Extended Hand-to-Big-Toe
Extended Hand-to-Big-Toe Pose (version A, leg forward) is an intermediate standing balance that strengthens the legs and ankles, intensely stretches the hamstrings, and improves balance and concentration.

Extended Hand-to-Big-Toe
Extended Hand-to-Big-Toe Pose (version B, leg out to side) is an intermediate standing balance pose that strengthens the standing leg, opens the hips, stretches hamstrings and adductors of the lifted leg, and challenges balance and focus.

Fire Log
Fire Log Pose (Double Pigeon) provides an intense stretch for the outer hips, glutes, and piriformis. It requires significant external hip rotation and can calm the mind when practiced mindfully.

Low Push-Up
Four-Limbed Staff Pose (Chaturanga Dandasana), or Low Push-Up, is a fundamental strength pose crucial in Vinyasa yoga. It develops power and stability in the arms, shoulders, wrists, and core, preparing the body for more advanced postures.

Half Lotus
Half Lotus Pose is an intermediate seated hip-opening posture that prepares the body for Full Lotus. It stretches the hips, knees, and ankles, promotes an upright spine, and is often used for meditation and pranayama.

Half Moon
Half Moon Pose is an intermediate standing balance pose that opens the hips and chest, stretches the groins and hamstrings, strengthens the legs and core, and improves coordination and balance.

Hero
Hero Pose is a seated posture that stretches the thighs, knees, and ankles (tops of feet). It improves digestion, relieves tired legs, enhances posture, and serves as an alternative seat for meditation or pranayama.

Heron
Heron Pose is an intermediate seated posture providing an intense hamstring and calf stretch for the lifted leg.

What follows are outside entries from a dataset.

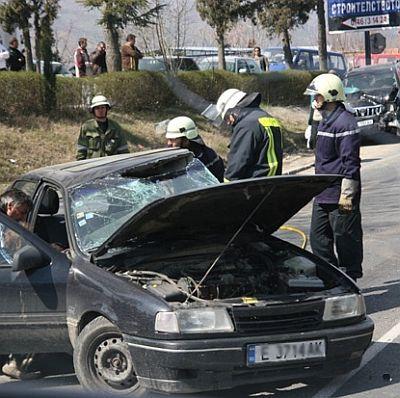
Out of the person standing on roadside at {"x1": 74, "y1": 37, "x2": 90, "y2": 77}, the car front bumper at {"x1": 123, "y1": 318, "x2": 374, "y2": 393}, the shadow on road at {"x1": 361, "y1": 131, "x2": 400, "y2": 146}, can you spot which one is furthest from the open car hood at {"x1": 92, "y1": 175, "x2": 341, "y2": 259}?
the shadow on road at {"x1": 361, "y1": 131, "x2": 400, "y2": 146}

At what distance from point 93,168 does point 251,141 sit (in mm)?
1598

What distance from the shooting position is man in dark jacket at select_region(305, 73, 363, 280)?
6992mm

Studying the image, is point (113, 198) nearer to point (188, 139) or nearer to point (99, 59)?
point (188, 139)

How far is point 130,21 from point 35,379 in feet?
54.5

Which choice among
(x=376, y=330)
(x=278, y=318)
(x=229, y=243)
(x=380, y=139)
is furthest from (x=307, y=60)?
(x=278, y=318)

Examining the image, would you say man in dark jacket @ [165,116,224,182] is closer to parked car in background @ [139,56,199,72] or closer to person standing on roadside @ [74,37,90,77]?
person standing on roadside @ [74,37,90,77]

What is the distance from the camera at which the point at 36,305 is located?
209 inches

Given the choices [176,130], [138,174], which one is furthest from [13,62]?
[138,174]

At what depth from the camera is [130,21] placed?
70.0 ft

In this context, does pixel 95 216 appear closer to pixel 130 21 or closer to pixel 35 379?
pixel 35 379

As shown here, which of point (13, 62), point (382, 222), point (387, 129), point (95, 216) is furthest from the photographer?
point (387, 129)

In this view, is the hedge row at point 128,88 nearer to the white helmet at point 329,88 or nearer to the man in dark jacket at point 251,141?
the man in dark jacket at point 251,141

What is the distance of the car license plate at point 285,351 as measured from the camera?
15.6 feet

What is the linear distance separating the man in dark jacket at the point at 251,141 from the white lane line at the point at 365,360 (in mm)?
1663
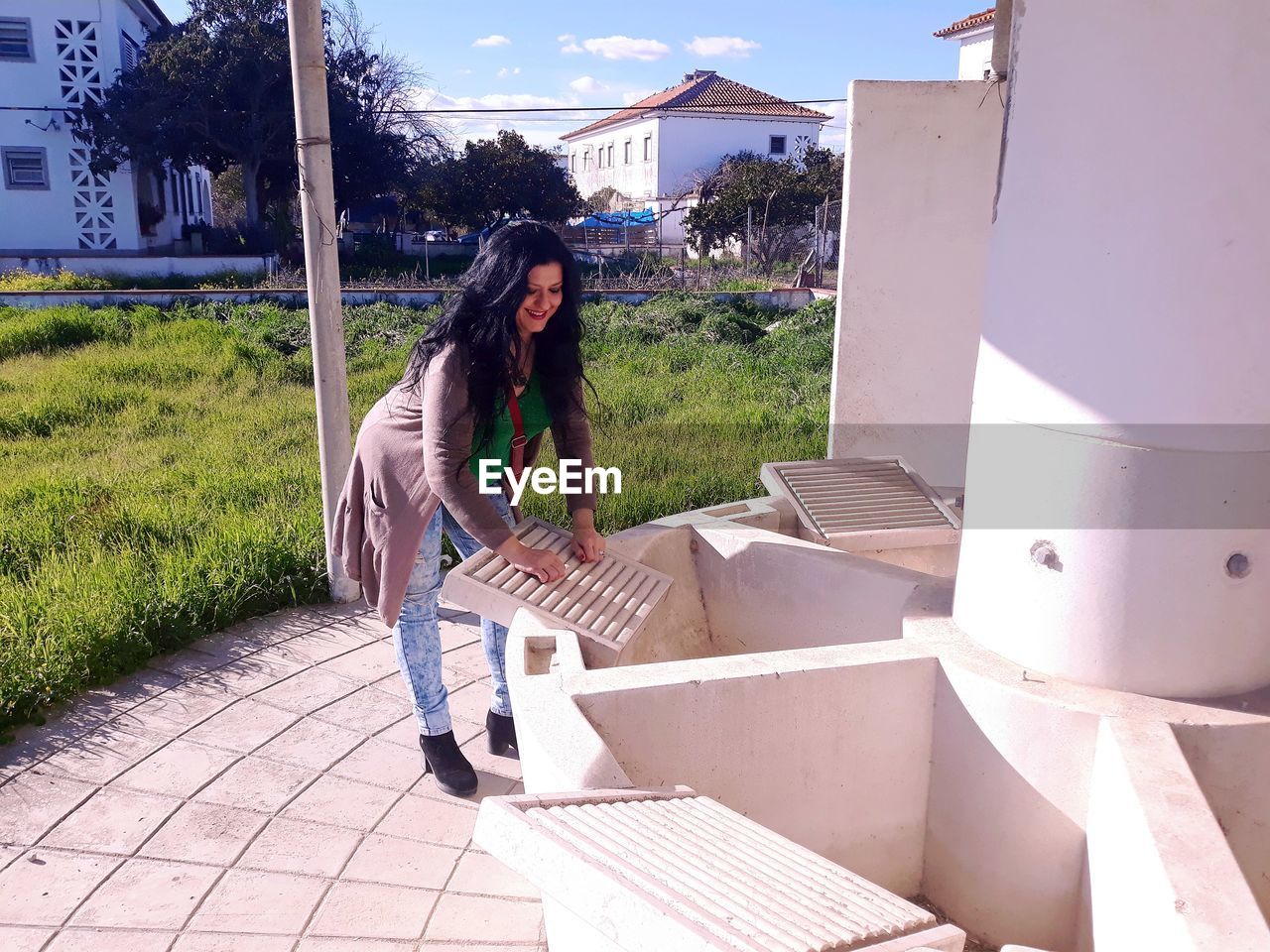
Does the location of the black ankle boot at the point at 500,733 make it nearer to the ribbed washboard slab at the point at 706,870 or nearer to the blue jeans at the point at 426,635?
the blue jeans at the point at 426,635

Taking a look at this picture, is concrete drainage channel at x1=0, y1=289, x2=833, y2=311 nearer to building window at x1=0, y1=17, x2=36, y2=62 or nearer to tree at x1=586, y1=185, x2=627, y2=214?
building window at x1=0, y1=17, x2=36, y2=62

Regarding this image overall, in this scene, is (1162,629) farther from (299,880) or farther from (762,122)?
(762,122)

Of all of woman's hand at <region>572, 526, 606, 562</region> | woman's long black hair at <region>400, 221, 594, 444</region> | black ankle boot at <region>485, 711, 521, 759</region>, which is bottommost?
black ankle boot at <region>485, 711, 521, 759</region>

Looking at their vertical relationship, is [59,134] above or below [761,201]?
above

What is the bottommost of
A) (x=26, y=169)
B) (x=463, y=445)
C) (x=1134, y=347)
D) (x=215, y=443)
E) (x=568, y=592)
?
(x=215, y=443)

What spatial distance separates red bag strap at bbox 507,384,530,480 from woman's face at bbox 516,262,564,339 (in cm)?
19

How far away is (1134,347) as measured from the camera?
218cm

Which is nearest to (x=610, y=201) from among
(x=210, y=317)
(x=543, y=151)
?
(x=543, y=151)

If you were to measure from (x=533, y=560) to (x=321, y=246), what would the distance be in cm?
211

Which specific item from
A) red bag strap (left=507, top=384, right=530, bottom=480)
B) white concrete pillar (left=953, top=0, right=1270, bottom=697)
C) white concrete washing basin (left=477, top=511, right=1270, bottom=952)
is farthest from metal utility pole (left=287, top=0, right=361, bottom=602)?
white concrete pillar (left=953, top=0, right=1270, bottom=697)

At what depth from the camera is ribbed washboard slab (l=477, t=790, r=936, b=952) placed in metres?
1.53

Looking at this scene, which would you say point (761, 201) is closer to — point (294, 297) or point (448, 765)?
point (294, 297)

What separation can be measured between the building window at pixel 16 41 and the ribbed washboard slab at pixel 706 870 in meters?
27.1

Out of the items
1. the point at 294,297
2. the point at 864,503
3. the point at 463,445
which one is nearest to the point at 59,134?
the point at 294,297
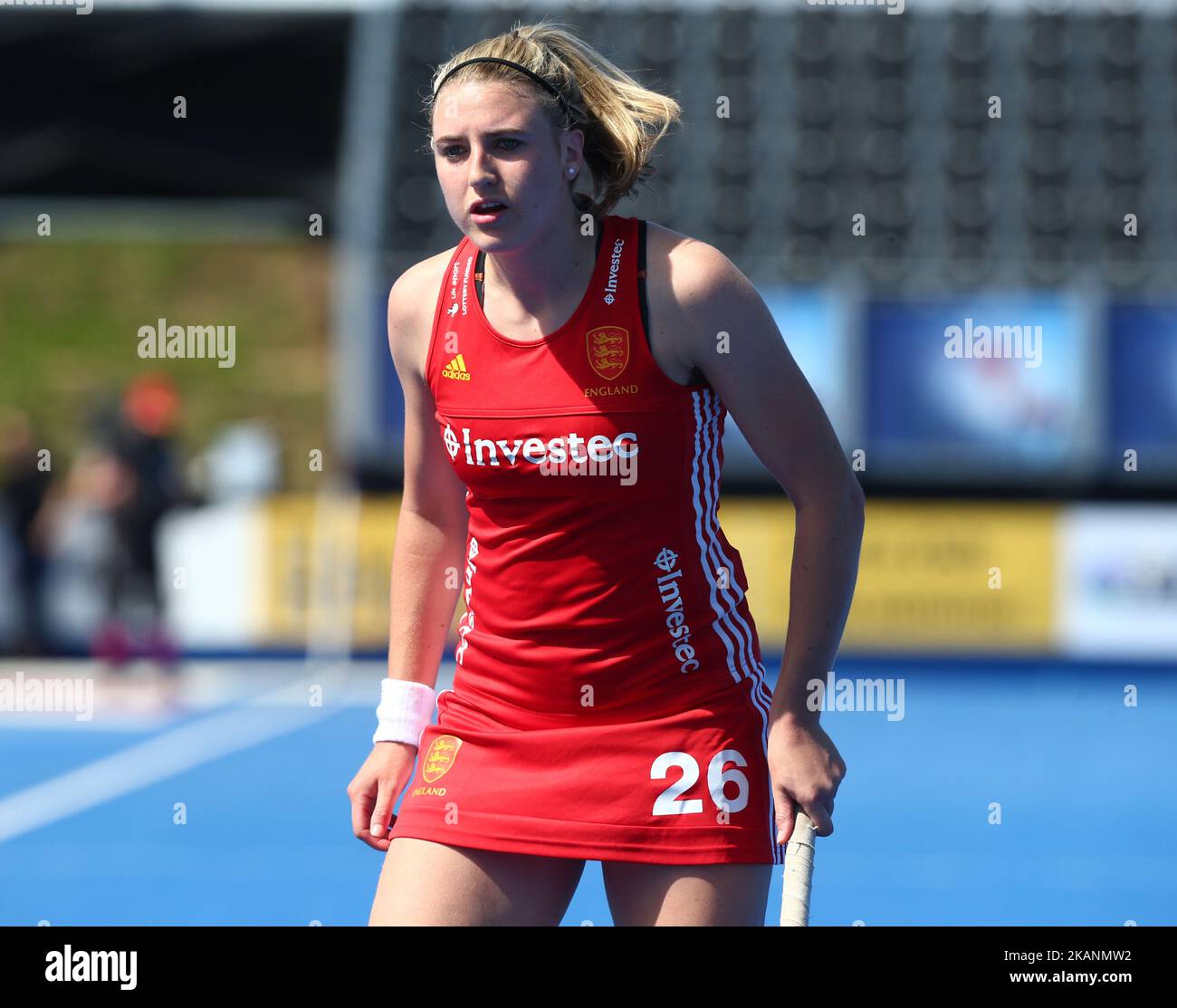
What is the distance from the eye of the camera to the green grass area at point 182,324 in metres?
24.1

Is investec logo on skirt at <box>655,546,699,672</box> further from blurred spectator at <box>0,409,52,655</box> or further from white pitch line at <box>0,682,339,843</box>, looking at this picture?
blurred spectator at <box>0,409,52,655</box>

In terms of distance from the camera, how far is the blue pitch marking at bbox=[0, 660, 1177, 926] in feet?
21.1

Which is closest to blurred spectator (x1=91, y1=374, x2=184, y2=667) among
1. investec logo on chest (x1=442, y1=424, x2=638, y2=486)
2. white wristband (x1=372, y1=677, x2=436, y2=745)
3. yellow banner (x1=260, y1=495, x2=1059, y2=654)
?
yellow banner (x1=260, y1=495, x2=1059, y2=654)

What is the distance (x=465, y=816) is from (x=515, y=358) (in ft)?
2.60

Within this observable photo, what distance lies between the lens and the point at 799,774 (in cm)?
297

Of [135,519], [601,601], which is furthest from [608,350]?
[135,519]

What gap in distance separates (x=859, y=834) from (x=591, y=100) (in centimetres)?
550

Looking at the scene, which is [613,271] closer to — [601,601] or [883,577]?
[601,601]

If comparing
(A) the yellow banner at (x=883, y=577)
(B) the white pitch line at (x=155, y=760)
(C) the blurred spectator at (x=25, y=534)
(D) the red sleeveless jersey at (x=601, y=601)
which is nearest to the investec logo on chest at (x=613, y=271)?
(D) the red sleeveless jersey at (x=601, y=601)

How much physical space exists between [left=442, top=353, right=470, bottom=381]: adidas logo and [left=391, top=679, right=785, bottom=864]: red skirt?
0.62 meters

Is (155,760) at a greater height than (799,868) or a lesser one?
lesser

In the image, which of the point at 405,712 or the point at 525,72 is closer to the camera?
the point at 525,72

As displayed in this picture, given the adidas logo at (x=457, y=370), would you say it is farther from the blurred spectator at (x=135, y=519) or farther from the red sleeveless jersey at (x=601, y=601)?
the blurred spectator at (x=135, y=519)

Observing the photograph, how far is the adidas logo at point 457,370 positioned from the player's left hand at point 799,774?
0.80 metres
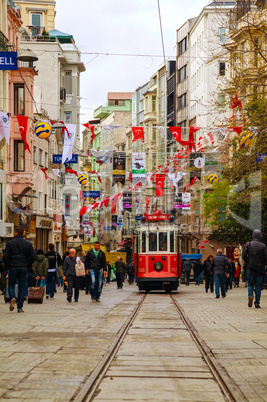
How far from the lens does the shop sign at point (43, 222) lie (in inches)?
2046

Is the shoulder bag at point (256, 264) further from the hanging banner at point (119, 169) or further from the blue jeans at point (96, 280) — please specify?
the hanging banner at point (119, 169)

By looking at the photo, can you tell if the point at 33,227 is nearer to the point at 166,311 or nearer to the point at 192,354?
the point at 166,311

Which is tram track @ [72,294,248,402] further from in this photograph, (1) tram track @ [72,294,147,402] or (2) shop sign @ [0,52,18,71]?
(2) shop sign @ [0,52,18,71]

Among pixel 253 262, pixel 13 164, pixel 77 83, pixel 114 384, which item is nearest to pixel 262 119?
pixel 253 262

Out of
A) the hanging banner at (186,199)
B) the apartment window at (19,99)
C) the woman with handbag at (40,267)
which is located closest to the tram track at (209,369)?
the woman with handbag at (40,267)

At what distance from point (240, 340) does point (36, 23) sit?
61.1 m

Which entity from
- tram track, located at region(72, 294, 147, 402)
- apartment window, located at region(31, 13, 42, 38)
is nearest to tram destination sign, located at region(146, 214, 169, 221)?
tram track, located at region(72, 294, 147, 402)

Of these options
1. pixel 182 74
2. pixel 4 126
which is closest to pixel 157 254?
pixel 4 126

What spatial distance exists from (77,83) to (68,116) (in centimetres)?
315

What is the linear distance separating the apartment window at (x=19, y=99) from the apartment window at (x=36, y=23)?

It strengthens the core and quadriceps (lifted leg) and stimulates abdominal organs.

Humble Warrior
Humble Warrior is a standing forward fold typically performed with legs in a Warrior I stance and hands bound behind the back. It stretches the shoulders, chest, and hips, strengthens legs and core, calms the mind, encourages introspection, and releases upper back tension.

Intense Side Stretch
Intense Side Stretch Pose (Pyramid Pose) is a standing forward fold over one leg with both feet grounded. It deeply stretches the hamstrings, calves, hips, and spine, strengthens the legs, stimulates abdominal organs, improves posture/balance, and calms the brain.

Lizard
Lizard Pose is a deep hip opener that intensely stretches the hip flexors, hamstrings (of the front leg), and groins. It can also open the chest and shoulders in some variations and builds strength when active.

Low Lunge with Quad Stretch
This variation of Low Lunge adds an intense quadriceps and hip flexor stretch for the back leg. It also opens the chest and shoulder of the arm reaching back and challenges balance.

Sage's 1
Marichyasana A is an intermediate seated forward fold incorporating a bind around one bent leg. It stretches the shoulders, hamstrings (straight leg), and hips, calms the brain, stimulates abdominal organs, and improves digestion.